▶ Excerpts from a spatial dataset
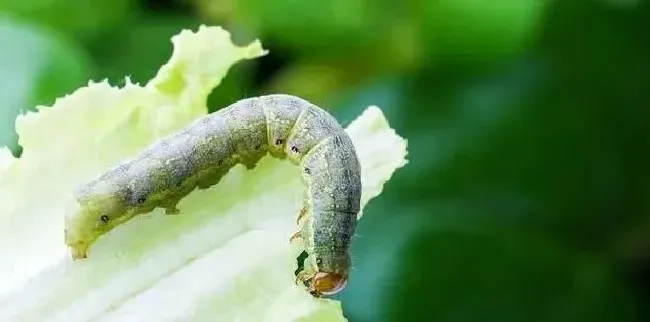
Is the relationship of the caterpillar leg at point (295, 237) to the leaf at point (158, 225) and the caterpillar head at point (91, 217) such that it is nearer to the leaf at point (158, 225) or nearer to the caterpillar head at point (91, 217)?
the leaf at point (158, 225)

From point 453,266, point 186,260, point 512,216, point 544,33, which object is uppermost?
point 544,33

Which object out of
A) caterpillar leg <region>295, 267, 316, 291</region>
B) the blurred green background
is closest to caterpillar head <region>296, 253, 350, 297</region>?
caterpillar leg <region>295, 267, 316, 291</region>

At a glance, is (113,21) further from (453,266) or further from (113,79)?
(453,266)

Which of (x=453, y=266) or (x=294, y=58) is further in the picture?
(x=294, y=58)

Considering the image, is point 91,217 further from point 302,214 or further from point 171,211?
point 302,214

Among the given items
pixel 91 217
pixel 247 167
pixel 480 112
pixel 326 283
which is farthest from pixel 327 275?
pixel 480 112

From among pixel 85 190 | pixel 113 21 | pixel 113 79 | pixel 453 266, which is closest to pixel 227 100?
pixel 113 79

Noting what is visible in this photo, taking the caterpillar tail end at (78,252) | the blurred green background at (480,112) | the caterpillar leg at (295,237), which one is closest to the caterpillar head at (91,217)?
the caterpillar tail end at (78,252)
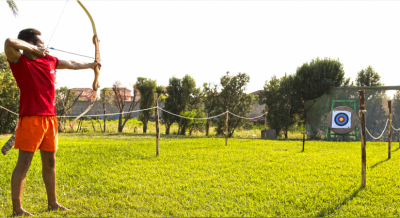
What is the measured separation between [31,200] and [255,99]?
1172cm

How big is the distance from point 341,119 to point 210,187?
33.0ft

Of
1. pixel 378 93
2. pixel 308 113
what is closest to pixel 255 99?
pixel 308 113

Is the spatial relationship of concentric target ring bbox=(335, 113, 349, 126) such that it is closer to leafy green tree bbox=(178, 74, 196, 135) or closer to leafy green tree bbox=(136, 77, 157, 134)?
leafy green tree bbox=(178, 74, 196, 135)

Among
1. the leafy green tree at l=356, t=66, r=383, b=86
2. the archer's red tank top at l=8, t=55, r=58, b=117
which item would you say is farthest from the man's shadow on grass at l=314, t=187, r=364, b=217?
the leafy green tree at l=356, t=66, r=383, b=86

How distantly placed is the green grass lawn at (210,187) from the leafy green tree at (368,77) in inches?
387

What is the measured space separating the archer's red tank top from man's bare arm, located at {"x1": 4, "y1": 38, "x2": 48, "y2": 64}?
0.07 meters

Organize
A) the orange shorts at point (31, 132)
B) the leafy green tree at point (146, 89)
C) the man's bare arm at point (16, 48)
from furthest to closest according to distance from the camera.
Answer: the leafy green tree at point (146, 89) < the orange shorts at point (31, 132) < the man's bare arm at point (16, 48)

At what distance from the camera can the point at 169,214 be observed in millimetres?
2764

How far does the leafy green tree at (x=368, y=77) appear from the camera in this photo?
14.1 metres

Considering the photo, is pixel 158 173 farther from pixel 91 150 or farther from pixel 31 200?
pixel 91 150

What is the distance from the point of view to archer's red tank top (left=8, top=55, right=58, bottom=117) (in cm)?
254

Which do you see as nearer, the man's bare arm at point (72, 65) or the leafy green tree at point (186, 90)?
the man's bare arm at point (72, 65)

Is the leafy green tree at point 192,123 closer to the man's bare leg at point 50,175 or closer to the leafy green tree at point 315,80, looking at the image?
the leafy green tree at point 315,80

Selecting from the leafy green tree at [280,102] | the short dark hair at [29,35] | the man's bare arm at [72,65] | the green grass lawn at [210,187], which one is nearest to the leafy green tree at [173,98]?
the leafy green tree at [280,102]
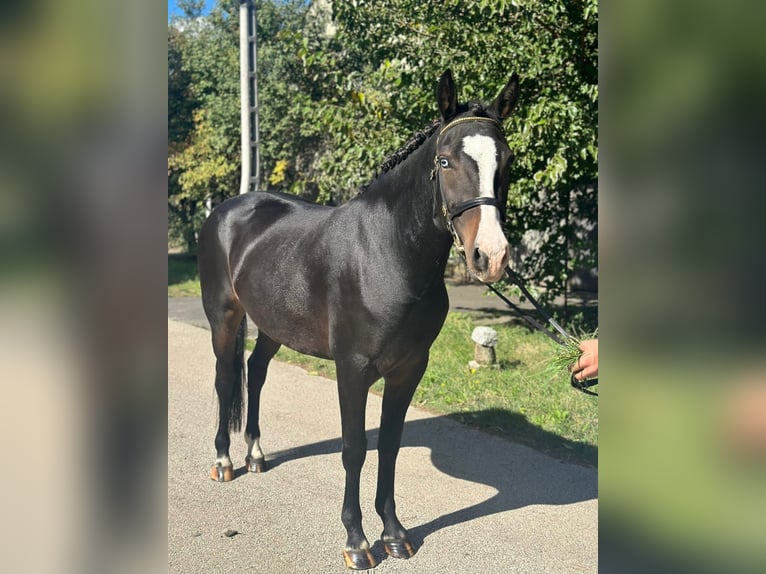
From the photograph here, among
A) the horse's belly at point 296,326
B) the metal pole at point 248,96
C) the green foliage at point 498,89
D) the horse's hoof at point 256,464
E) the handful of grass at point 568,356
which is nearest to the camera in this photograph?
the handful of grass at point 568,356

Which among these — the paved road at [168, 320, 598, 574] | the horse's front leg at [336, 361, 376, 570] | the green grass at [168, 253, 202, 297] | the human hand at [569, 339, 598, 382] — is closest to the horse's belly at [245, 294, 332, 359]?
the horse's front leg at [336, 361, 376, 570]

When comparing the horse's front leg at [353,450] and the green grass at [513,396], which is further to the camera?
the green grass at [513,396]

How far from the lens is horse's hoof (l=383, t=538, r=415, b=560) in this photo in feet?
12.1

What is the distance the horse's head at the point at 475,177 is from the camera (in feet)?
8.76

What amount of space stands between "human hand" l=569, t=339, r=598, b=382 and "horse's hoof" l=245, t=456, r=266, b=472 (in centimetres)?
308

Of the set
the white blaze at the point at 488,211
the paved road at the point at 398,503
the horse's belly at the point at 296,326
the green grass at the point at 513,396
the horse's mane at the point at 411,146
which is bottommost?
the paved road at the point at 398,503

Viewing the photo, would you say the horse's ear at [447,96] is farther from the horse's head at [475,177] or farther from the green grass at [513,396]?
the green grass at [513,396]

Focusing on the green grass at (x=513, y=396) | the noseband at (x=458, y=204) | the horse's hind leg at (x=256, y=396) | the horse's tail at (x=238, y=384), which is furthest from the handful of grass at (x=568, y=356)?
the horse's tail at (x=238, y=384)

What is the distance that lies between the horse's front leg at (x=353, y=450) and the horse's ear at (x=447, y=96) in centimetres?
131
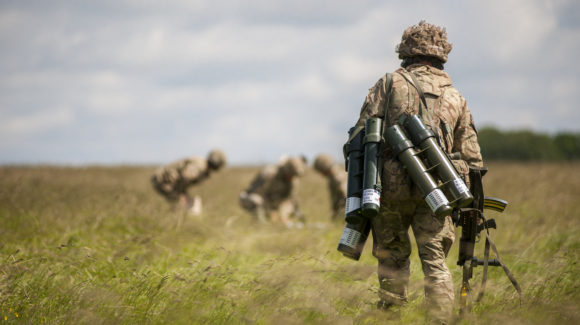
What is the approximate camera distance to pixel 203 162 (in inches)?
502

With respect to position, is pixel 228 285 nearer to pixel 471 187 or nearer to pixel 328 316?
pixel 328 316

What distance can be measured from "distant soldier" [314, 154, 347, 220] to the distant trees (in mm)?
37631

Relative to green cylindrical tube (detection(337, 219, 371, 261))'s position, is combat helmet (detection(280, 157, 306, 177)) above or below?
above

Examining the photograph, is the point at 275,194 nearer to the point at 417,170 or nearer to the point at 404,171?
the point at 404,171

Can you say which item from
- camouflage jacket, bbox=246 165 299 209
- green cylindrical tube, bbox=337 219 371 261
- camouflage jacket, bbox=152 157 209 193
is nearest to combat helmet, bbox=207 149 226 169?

▶ REQUIRED TASK
Restate the data above exactly, stripping out each image.

▶ FULL OUTPUT
Is the relationship of the caterpillar leg at point (295, 237) to the leaf at point (158, 225) and the caterpillar head at point (91, 217) such that it is nearer to the leaf at point (158, 225) or nearer to the caterpillar head at point (91, 217)?
the leaf at point (158, 225)

From point 453,266, point 186,260, point 512,216, point 544,33, which object is uppermost?
point 544,33

Which object out of
A) caterpillar leg <region>295, 267, 316, 291</region>
B) the blurred green background
is closest to caterpillar head <region>296, 253, 350, 297</region>?
caterpillar leg <region>295, 267, 316, 291</region>

At a glance, is (113,21) further from (453,266) or further from (113,79)?
(453,266)

Which of (x=453, y=266) or (x=294, y=58) is further in the picture?
(x=294, y=58)

Considering the image, is point 91,217 further from point 302,214 or further from point 171,211?
point 302,214

Among the given items
pixel 91 217
pixel 247 167
pixel 480 112
pixel 326 283
which is farthest from pixel 327 275?
pixel 480 112

From among pixel 85 190 | pixel 113 21 | pixel 113 79 | pixel 453 266, which is closest to pixel 227 100?
pixel 113 79

Noting what is visible in this photo, taking the caterpillar tail end at (78,252) | the blurred green background at (480,112) | the caterpillar leg at (295,237), which one is closest to the caterpillar head at (91,217)?
the caterpillar tail end at (78,252)
What is the measured separation between [31,200] and [255,99]?
1172cm

How big is the distance from point 341,119 to point 210,187?
33.0ft

Of
1. pixel 378 93
2. pixel 308 113
what is closest to pixel 255 99?
pixel 308 113

Is the spatial relationship of concentric target ring bbox=(335, 113, 349, 126) such that it is closer to leafy green tree bbox=(178, 74, 196, 135) or closer to leafy green tree bbox=(136, 77, 157, 134)?
leafy green tree bbox=(178, 74, 196, 135)

Among
1. the leafy green tree at l=356, t=66, r=383, b=86
2. the archer's red tank top at l=8, t=55, r=58, b=117
which item would you say is farthest from the man's shadow on grass at l=314, t=187, r=364, b=217?
the leafy green tree at l=356, t=66, r=383, b=86

How distantly placed is the green grass lawn at (210,187) from the leafy green tree at (368,77) in inches?
387

What is the measured space separating the archer's red tank top from man's bare arm, located at {"x1": 4, "y1": 38, "x2": 48, "y2": 64}?
0.07 meters

Organize
A) the orange shorts at point (31, 132)
B) the leafy green tree at point (146, 89)
C) the man's bare arm at point (16, 48)
from furthest to closest according to distance from the camera.
Answer: the leafy green tree at point (146, 89) < the orange shorts at point (31, 132) < the man's bare arm at point (16, 48)

At what distance from the camera can the point at 169,214 be observed in millimetres?
2764

How far does the leafy green tree at (x=368, y=77) appear from the camera in this photo?
14.1 metres

Considering the photo, is pixel 158 173 farther from pixel 91 150 or farther from pixel 31 200?
pixel 91 150

What is the distance from the point of view to archer's red tank top (left=8, top=55, right=58, bottom=117) (in cm)?
254

Which do you see as nearer, the man's bare arm at point (72, 65) or the leafy green tree at point (186, 90)?
the man's bare arm at point (72, 65)

Is the leafy green tree at point 192,123 closer to the man's bare leg at point 50,175 or closer to the leafy green tree at point 315,80, looking at the image?
the leafy green tree at point 315,80

Selecting from the leafy green tree at [280,102] | the short dark hair at [29,35] | the man's bare arm at [72,65] | the green grass lawn at [210,187], which one is nearest to the leafy green tree at [173,98]?
the leafy green tree at [280,102]
From the photograph here, among
A) the horse's belly at point 296,326
B) the metal pole at point 248,96
C) the green foliage at point 498,89
D) the horse's hoof at point 256,464
E) the handful of grass at point 568,356
which is nearest to the camera in this photograph?
the handful of grass at point 568,356

Which among these — the paved road at [168, 320, 598, 574] | the horse's front leg at [336, 361, 376, 570] | the green grass at [168, 253, 202, 297] | the human hand at [569, 339, 598, 382] — is closest to the horse's belly at [245, 294, 332, 359]?
the horse's front leg at [336, 361, 376, 570]

When comparing the horse's front leg at [353,450] and the green grass at [513,396], which is further to the camera?
the green grass at [513,396]

How far from the lens is horse's hoof (l=383, t=538, r=415, b=560) in this photo in feet?
12.1

What is the distance the horse's head at the point at 475,177 is from the camera (in feet)?
8.76

What amount of space stands between "human hand" l=569, t=339, r=598, b=382 and "horse's hoof" l=245, t=456, r=266, b=472 (in centimetres)?
308

Of the set
the white blaze at the point at 488,211
the paved road at the point at 398,503
the horse's belly at the point at 296,326
the green grass at the point at 513,396
the horse's mane at the point at 411,146
which is bottommost?
the paved road at the point at 398,503

Viewing the photo, would you say the horse's ear at [447,96] is farther from the horse's head at [475,177] or farther from the green grass at [513,396]?
the green grass at [513,396]

Focusing on the green grass at (x=513, y=396) | the noseband at (x=458, y=204) | the horse's hind leg at (x=256, y=396) | the horse's tail at (x=238, y=384), which is furthest from the handful of grass at (x=568, y=356)?
the horse's tail at (x=238, y=384)

What is the distance that lies between the horse's front leg at (x=353, y=450) and the horse's ear at (x=447, y=96) in centimetres?
131
What is the approximate camera distance to pixel 203 162 (in inches)?
502

With respect to position, is pixel 228 285 nearer to pixel 471 187 or nearer to pixel 328 316?
pixel 328 316

What distance can be measured from "distant soldier" [314, 154, 347, 220] to the distant trees (in mm)?
37631

Relative to green cylindrical tube (detection(337, 219, 371, 261))'s position, is combat helmet (detection(280, 157, 306, 177)) above or below?
above

Examining the photograph, is the point at 275,194 nearer to the point at 417,170 or nearer to the point at 404,171?
the point at 404,171

Can you say which item from
- camouflage jacket, bbox=246 165 299 209
- green cylindrical tube, bbox=337 219 371 261
- camouflage jacket, bbox=152 157 209 193
is nearest to combat helmet, bbox=207 149 226 169?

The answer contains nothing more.